Although school psychologists conduct testing, she thinks their role could be expanded to include recognizing and providing referrals for complex mental health disorders, offering professional development, consulting with teachers, and doing basic mental health intervention with children and youth both individually or in groups.
“From an equity perspective, it makes a lot of sense to be offering these basic mental health services in the schools because all kids are going to school and that allows them to provide services within their own community,” Baker said.
“It can be accessible to everybody, that’s what I’m really emphasizing there, the importance of effectively using all of the mental health clinicians in the province in a more thoughtful way.”
‘We want to address this early on’
Baker is hopeful that by September, people will no longer be primarily focused on getting through the pandemic day-to-day, allowing for a greater recognition of COVID-19’s mental health toll.
“These conversations aren’t going to go away, and I think that as we’re heading out of the pandemic this is the time to be really rethinking how to address and understand the mental health and wellbeing needs, especially in our kids,” Baker said.
“We want to address this early on so that the issues that we are seeing, the challenges that we’re seeing, don’t become really clinically significant.”
When September rolls around and schools reopen, Baker said conducting assessments to determine where children are in terms of learning gaps and their overall mental health is critical.
“Once we identify those kids, how are we going to address that? I think that now, right now, in these next couple of months before September, is the time for us to be thinking about that,” she said.
‘Don’t know what else to do’
Pure said while she didn’t expect the overwhelming reaction to her tweet, she’s grateful it has sparked some thoughtful conversations.

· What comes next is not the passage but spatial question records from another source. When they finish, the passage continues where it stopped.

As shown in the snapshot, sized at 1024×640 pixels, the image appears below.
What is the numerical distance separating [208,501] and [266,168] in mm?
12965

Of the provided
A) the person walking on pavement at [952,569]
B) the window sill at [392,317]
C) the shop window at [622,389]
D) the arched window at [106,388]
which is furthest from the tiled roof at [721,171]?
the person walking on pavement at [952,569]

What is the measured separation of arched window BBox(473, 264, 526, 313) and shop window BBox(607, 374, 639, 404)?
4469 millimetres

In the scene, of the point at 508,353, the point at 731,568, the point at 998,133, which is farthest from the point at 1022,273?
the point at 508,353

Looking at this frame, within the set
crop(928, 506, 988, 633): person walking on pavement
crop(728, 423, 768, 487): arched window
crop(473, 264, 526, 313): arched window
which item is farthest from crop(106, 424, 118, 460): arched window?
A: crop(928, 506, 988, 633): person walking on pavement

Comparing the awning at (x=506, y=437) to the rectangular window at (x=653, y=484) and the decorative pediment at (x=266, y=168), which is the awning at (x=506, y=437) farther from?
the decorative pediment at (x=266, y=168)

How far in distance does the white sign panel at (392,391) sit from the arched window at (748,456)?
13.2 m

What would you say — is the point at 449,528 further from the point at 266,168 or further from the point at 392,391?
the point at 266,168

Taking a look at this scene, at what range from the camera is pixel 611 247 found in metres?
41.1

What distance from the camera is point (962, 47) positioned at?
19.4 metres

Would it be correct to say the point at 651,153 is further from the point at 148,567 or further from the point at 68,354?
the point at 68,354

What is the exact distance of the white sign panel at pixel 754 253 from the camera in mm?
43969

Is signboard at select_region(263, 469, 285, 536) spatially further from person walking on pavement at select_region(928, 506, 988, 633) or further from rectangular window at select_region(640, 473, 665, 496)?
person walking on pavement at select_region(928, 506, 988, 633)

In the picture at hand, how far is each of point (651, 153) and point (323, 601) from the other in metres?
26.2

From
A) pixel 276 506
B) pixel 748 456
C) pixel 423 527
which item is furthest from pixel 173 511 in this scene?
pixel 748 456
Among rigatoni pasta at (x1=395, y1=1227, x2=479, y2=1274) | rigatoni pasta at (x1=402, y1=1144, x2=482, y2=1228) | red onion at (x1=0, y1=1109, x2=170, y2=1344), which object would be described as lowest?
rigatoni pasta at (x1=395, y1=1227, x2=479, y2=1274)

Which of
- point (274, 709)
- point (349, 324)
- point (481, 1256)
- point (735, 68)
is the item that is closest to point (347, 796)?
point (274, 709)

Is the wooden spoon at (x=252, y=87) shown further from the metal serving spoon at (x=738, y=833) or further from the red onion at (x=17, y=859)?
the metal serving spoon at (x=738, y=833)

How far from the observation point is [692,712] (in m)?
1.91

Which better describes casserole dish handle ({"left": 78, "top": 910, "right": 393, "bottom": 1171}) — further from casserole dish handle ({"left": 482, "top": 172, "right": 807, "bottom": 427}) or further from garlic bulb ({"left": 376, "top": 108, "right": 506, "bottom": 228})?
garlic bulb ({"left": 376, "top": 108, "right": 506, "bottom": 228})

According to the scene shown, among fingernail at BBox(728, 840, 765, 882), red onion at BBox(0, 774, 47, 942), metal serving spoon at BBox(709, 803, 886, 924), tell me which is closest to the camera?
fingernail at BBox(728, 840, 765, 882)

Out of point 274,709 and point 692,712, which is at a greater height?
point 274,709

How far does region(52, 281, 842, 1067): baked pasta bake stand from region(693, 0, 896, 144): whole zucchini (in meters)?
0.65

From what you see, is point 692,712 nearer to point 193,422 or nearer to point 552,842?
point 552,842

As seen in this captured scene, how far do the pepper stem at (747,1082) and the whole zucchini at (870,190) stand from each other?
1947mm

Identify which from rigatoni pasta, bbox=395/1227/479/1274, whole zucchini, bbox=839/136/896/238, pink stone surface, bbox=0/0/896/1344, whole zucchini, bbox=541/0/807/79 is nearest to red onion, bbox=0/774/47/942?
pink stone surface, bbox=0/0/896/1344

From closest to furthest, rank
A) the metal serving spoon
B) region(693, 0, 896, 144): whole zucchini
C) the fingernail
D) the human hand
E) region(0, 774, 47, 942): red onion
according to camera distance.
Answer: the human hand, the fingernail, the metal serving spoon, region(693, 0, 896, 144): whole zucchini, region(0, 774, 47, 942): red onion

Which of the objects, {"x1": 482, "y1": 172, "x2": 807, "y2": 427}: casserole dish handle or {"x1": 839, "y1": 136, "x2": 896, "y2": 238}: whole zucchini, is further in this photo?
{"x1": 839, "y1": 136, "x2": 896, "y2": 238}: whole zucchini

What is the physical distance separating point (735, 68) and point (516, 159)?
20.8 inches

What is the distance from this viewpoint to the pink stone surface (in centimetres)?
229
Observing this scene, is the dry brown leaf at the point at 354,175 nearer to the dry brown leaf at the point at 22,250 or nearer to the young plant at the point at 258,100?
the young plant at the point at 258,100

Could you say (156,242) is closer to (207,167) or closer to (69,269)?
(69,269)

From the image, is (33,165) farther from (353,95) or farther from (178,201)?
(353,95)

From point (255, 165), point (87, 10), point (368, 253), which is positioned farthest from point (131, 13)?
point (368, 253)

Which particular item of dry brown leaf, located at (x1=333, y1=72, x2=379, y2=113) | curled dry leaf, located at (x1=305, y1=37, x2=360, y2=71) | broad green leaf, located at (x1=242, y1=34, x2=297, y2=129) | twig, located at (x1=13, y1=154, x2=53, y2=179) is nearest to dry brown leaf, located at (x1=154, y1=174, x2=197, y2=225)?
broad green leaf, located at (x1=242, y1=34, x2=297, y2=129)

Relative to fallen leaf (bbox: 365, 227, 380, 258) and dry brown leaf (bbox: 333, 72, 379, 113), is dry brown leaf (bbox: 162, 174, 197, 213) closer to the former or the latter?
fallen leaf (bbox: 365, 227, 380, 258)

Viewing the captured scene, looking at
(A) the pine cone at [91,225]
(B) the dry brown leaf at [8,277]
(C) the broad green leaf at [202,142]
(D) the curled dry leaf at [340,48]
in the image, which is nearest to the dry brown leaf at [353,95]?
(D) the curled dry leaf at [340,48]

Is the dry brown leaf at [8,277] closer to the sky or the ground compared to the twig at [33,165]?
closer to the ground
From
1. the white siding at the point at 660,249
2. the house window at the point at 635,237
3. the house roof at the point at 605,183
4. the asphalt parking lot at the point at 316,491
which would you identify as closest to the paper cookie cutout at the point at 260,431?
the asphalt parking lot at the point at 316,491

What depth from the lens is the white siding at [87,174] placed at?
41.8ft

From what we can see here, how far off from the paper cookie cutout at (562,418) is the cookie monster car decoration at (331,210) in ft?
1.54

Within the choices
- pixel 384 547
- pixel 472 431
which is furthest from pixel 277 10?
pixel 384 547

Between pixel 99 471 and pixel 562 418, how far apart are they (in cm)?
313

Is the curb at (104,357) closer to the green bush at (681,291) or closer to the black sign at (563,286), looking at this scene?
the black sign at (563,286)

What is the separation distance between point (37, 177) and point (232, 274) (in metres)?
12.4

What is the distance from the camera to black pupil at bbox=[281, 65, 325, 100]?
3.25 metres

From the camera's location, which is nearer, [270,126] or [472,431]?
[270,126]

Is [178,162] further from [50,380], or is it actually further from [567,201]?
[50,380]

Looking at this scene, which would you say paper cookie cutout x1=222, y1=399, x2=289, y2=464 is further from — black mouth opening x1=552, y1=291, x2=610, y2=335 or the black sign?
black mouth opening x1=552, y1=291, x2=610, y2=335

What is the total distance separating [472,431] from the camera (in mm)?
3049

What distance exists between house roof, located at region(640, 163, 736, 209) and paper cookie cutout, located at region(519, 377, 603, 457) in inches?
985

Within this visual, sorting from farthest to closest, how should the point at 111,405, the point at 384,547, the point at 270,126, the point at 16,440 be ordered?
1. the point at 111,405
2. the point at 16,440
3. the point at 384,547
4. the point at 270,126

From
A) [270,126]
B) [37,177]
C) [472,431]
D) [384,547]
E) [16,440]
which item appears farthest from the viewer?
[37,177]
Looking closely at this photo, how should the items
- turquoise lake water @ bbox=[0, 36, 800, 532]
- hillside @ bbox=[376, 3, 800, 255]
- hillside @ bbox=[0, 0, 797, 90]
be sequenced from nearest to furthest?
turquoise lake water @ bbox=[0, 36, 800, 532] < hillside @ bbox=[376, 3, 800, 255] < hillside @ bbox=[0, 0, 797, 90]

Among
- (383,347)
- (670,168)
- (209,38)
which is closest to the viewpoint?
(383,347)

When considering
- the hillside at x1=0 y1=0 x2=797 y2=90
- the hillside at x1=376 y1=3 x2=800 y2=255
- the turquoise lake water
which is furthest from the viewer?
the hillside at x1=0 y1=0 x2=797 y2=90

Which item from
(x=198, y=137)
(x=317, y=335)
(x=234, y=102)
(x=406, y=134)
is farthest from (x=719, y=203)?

Looking for alternative methods to tele-health appointments — a method she said didn’t work for many children and teens — Pure started walk-and-talk sessions.
So far, she’s worn through three pairs of sneakers. She walks an average of 5km per session, and sometimes does several sessions per day. Pure chuckled when she explained that there are weeks when she clocks between 100 and 110 km.
While she doesn’t have comparable creative solutions to the current crisis, Pure does believe we need to do things differently and there needs to be a solid plan.
That starts, she said, by having conversations with front line educators, those in private practice, and people working within public health.
“We do our best and we try to be creative…The tweet was really about I just don’t know what else to do,” Pure said. “I do think there needs to be a real plan and a real conversation of what is happening and how services are being delivered.”
Resources for Nova Scotians seeking help:
The province’s mental health and addictions team takes calls from people struggling with mental health or addiction concerns Monday to Friday from 8:30am to 4:30pm at 1-855-922-1122.
The provincial mental health and addictions crisis line is available 24/7 at 1-888-429-8167.
Kids Help Phone offers help for children and youth seeking mental health support. They can get more information about texting, calling or online chats by visiting kidshelphone.ca.